*** EXCERTO DA FONTE

É Requerida a AUTORIDADE TRIBUTÁRIA E ADUANEIRA (“Requerida”, “Autoridade Tributária” ou “AT”).
O pedido de constituição do Tribunal Arbitral foi aceite pelo Exmo. Senhor Presidente do CAAD em 03-01-2024 e notificado à AT em 09-01-2024.
O Requerente não procedeu expressamente à nomeação de árbitro.
Nos termos e para efeitos do disposto no artigo 6.º, n.º 1 do RJAT foi designada a árbitra do presente Tribunal Arbitral singular, que comunicou ao Conselho Deontológico do CAAD a aceitação do encargo no prazo legalmente estipulado.
As partes foram notificadas da nomeação, não tendo qualquer delas manifestado vontade de a recusar, tendo o Tribunal sido constituído em 12-03-2024, por despacho do Exmo. Senhor Presidente do Conselho Deontológico do CAAD, em harmonia com as disposições contidas no artigo 11.º, n.º 1, alínea c) do RJAT.

******

EXERCÍCIO BREVE 1
Extraia dos registos todas as linhas que contêm a palavra "Returning", respeitando maiúsculas e minúsculas.

*** MATERIAL APRESENTADO

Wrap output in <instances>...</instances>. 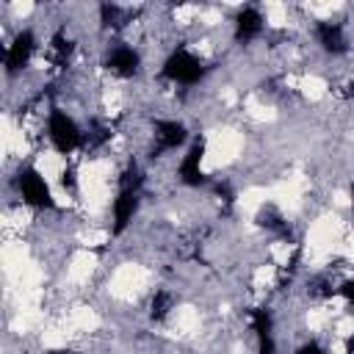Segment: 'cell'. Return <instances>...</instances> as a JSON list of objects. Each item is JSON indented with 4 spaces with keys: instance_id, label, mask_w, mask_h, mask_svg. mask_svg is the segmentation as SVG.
Returning <instances> with one entry per match:
<instances>
[{
    "instance_id": "1",
    "label": "cell",
    "mask_w": 354,
    "mask_h": 354,
    "mask_svg": "<svg viewBox=\"0 0 354 354\" xmlns=\"http://www.w3.org/2000/svg\"><path fill=\"white\" fill-rule=\"evenodd\" d=\"M141 188H144V171L138 163H127V169L119 177L116 196L111 202V235L119 238L127 232L133 218L138 216L141 207Z\"/></svg>"
},
{
    "instance_id": "2",
    "label": "cell",
    "mask_w": 354,
    "mask_h": 354,
    "mask_svg": "<svg viewBox=\"0 0 354 354\" xmlns=\"http://www.w3.org/2000/svg\"><path fill=\"white\" fill-rule=\"evenodd\" d=\"M205 75H207L205 61H202L194 50H188L185 44H177L174 50H169V55H166L163 64H160V77L169 80L171 86L188 88V86L202 83Z\"/></svg>"
},
{
    "instance_id": "3",
    "label": "cell",
    "mask_w": 354,
    "mask_h": 354,
    "mask_svg": "<svg viewBox=\"0 0 354 354\" xmlns=\"http://www.w3.org/2000/svg\"><path fill=\"white\" fill-rule=\"evenodd\" d=\"M47 141L58 155L66 158L86 147V133L72 113H66L64 108L55 105L47 111Z\"/></svg>"
},
{
    "instance_id": "4",
    "label": "cell",
    "mask_w": 354,
    "mask_h": 354,
    "mask_svg": "<svg viewBox=\"0 0 354 354\" xmlns=\"http://www.w3.org/2000/svg\"><path fill=\"white\" fill-rule=\"evenodd\" d=\"M14 185H17V194H19L22 205H28L33 210H55L58 202L53 196V188L36 166H19V171L14 177Z\"/></svg>"
},
{
    "instance_id": "5",
    "label": "cell",
    "mask_w": 354,
    "mask_h": 354,
    "mask_svg": "<svg viewBox=\"0 0 354 354\" xmlns=\"http://www.w3.org/2000/svg\"><path fill=\"white\" fill-rule=\"evenodd\" d=\"M205 152H207V141L205 138H191V144L185 147V152L180 155V163H177L180 185H185V188H205L207 185Z\"/></svg>"
},
{
    "instance_id": "6",
    "label": "cell",
    "mask_w": 354,
    "mask_h": 354,
    "mask_svg": "<svg viewBox=\"0 0 354 354\" xmlns=\"http://www.w3.org/2000/svg\"><path fill=\"white\" fill-rule=\"evenodd\" d=\"M191 144V133L185 127V122L180 119H155L152 122V152L163 155V152H177L185 149Z\"/></svg>"
},
{
    "instance_id": "7",
    "label": "cell",
    "mask_w": 354,
    "mask_h": 354,
    "mask_svg": "<svg viewBox=\"0 0 354 354\" xmlns=\"http://www.w3.org/2000/svg\"><path fill=\"white\" fill-rule=\"evenodd\" d=\"M102 69H105L108 75H113V77H122V80L136 77V75L141 72V53H138L133 44L119 41V44H113V47L105 50V55H102Z\"/></svg>"
},
{
    "instance_id": "8",
    "label": "cell",
    "mask_w": 354,
    "mask_h": 354,
    "mask_svg": "<svg viewBox=\"0 0 354 354\" xmlns=\"http://www.w3.org/2000/svg\"><path fill=\"white\" fill-rule=\"evenodd\" d=\"M36 33L30 28H22L14 33V39L8 41L6 47V55H3V66L8 75H19L30 61H33V53H36Z\"/></svg>"
},
{
    "instance_id": "9",
    "label": "cell",
    "mask_w": 354,
    "mask_h": 354,
    "mask_svg": "<svg viewBox=\"0 0 354 354\" xmlns=\"http://www.w3.org/2000/svg\"><path fill=\"white\" fill-rule=\"evenodd\" d=\"M266 30V17L257 6H241L238 14L232 17V39L238 44H252L263 36Z\"/></svg>"
},
{
    "instance_id": "10",
    "label": "cell",
    "mask_w": 354,
    "mask_h": 354,
    "mask_svg": "<svg viewBox=\"0 0 354 354\" xmlns=\"http://www.w3.org/2000/svg\"><path fill=\"white\" fill-rule=\"evenodd\" d=\"M249 329L254 332L257 354H277V337H274V313L268 307H252L249 310Z\"/></svg>"
},
{
    "instance_id": "11",
    "label": "cell",
    "mask_w": 354,
    "mask_h": 354,
    "mask_svg": "<svg viewBox=\"0 0 354 354\" xmlns=\"http://www.w3.org/2000/svg\"><path fill=\"white\" fill-rule=\"evenodd\" d=\"M315 41H318V47H321L326 55H332V58L348 53V39H346V30H343L340 22L321 19V22L315 25Z\"/></svg>"
},
{
    "instance_id": "12",
    "label": "cell",
    "mask_w": 354,
    "mask_h": 354,
    "mask_svg": "<svg viewBox=\"0 0 354 354\" xmlns=\"http://www.w3.org/2000/svg\"><path fill=\"white\" fill-rule=\"evenodd\" d=\"M174 307V296L166 290V288H158L152 293V301H149V318L152 321H163Z\"/></svg>"
},
{
    "instance_id": "13",
    "label": "cell",
    "mask_w": 354,
    "mask_h": 354,
    "mask_svg": "<svg viewBox=\"0 0 354 354\" xmlns=\"http://www.w3.org/2000/svg\"><path fill=\"white\" fill-rule=\"evenodd\" d=\"M72 50H75V44H72V39H69L66 33H55V36H53V53H55V58H58L61 64L72 55Z\"/></svg>"
},
{
    "instance_id": "14",
    "label": "cell",
    "mask_w": 354,
    "mask_h": 354,
    "mask_svg": "<svg viewBox=\"0 0 354 354\" xmlns=\"http://www.w3.org/2000/svg\"><path fill=\"white\" fill-rule=\"evenodd\" d=\"M122 6H116V3H102L100 6V22L108 28V25H119V17H122Z\"/></svg>"
},
{
    "instance_id": "15",
    "label": "cell",
    "mask_w": 354,
    "mask_h": 354,
    "mask_svg": "<svg viewBox=\"0 0 354 354\" xmlns=\"http://www.w3.org/2000/svg\"><path fill=\"white\" fill-rule=\"evenodd\" d=\"M293 354H326V348H324L318 340H304L301 346H296Z\"/></svg>"
},
{
    "instance_id": "16",
    "label": "cell",
    "mask_w": 354,
    "mask_h": 354,
    "mask_svg": "<svg viewBox=\"0 0 354 354\" xmlns=\"http://www.w3.org/2000/svg\"><path fill=\"white\" fill-rule=\"evenodd\" d=\"M340 296L346 299V304L354 310V277H348L343 285H340Z\"/></svg>"
},
{
    "instance_id": "17",
    "label": "cell",
    "mask_w": 354,
    "mask_h": 354,
    "mask_svg": "<svg viewBox=\"0 0 354 354\" xmlns=\"http://www.w3.org/2000/svg\"><path fill=\"white\" fill-rule=\"evenodd\" d=\"M61 185L69 188V191H75L77 180H75V171H72V169H64V171H61Z\"/></svg>"
},
{
    "instance_id": "18",
    "label": "cell",
    "mask_w": 354,
    "mask_h": 354,
    "mask_svg": "<svg viewBox=\"0 0 354 354\" xmlns=\"http://www.w3.org/2000/svg\"><path fill=\"white\" fill-rule=\"evenodd\" d=\"M343 354H354V332L343 340Z\"/></svg>"
},
{
    "instance_id": "19",
    "label": "cell",
    "mask_w": 354,
    "mask_h": 354,
    "mask_svg": "<svg viewBox=\"0 0 354 354\" xmlns=\"http://www.w3.org/2000/svg\"><path fill=\"white\" fill-rule=\"evenodd\" d=\"M47 354H80V351H75V348H53Z\"/></svg>"
},
{
    "instance_id": "20",
    "label": "cell",
    "mask_w": 354,
    "mask_h": 354,
    "mask_svg": "<svg viewBox=\"0 0 354 354\" xmlns=\"http://www.w3.org/2000/svg\"><path fill=\"white\" fill-rule=\"evenodd\" d=\"M348 207H351V213H354V185H351V196H348Z\"/></svg>"
}]
</instances>
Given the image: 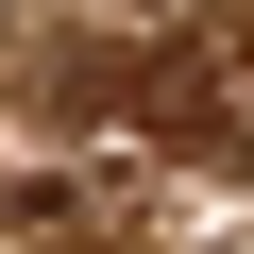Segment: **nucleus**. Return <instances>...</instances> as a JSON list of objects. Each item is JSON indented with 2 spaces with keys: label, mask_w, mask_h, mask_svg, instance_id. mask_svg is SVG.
<instances>
[]
</instances>
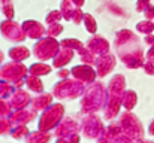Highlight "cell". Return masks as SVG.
Segmentation results:
<instances>
[{"label": "cell", "mask_w": 154, "mask_h": 143, "mask_svg": "<svg viewBox=\"0 0 154 143\" xmlns=\"http://www.w3.org/2000/svg\"><path fill=\"white\" fill-rule=\"evenodd\" d=\"M47 140H48V137L45 136V137H41V136H33L30 140H29V143H47Z\"/></svg>", "instance_id": "obj_1"}, {"label": "cell", "mask_w": 154, "mask_h": 143, "mask_svg": "<svg viewBox=\"0 0 154 143\" xmlns=\"http://www.w3.org/2000/svg\"><path fill=\"white\" fill-rule=\"evenodd\" d=\"M57 143H66V142H61V140H58V142H57Z\"/></svg>", "instance_id": "obj_2"}]
</instances>
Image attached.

******

EXERCÍCIO BREVE 2
Segundo o excerto da fonte, em que data foi constituído o Tribunal Arbitral?

RESULTADO 1
Returning <instances> with one entry per match:

RESULTADO 2
Em 12-03-2024.